High‐boron high‐speed steel (HSS) is a cheap roll material. In the paper, the authors research the effect of heat treatment on the microstructure and properties of high‐boron high‐speed steel HSS roll containing 0.54% C, 1.96% B, 3.82% W, 7.06% Mo, 5.23% Cr and 2.62% Al by means of the optical microscopy (OM), the scanning electron microscopy (SEM), X‐ray diffraction (XRD) and hardness test. The results showed that as‐cast structure of boron‐bearing high‐speed steel HSS consisted of martensite, pearlite, M₂(B, C), M₃(B, C) and M₂₃(B, C)₆ type borocarbides. After quenching, the matrix transformed into the lath martensite, and M₃(B, C) dissolved into the matrix. When quenching temperature is lower than 1050°C, the hardness is increased with the increase of quenching temperature under oil cooling, while quenching temperature excels 1100°C, the hardness will decrease with the increase of quenching temperature.

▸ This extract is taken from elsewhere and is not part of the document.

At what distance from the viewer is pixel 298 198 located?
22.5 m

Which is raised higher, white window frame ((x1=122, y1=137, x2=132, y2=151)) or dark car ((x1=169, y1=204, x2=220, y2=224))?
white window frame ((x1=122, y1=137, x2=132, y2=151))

Under the condition of salt bath and air cooling, the effect of quenching temperature on the hardness is similar to the above law, but the quenching temperature obtaining the highest hardness is higher than that of oil cooling. The highest hardness is obtained while tempering at 525°C. The hardness of high‐boron high‐speed steel HSS roll is 66.5 HRC, and its impact toughness excels 13.1 J/cm². Using in pre‐finishing stands of high‐speed hot wire‐rod rolling mill, the wear rate of high‐boron HSS rolls is 0.26 mm/one thousand tons steel. However the manufacturing cost of high‐boron HSS rolls is obviously lower than that of powder metallurgy hard alloy rolls, it is only 28% of that of powder metallurgy (PM) hard alloy rolls.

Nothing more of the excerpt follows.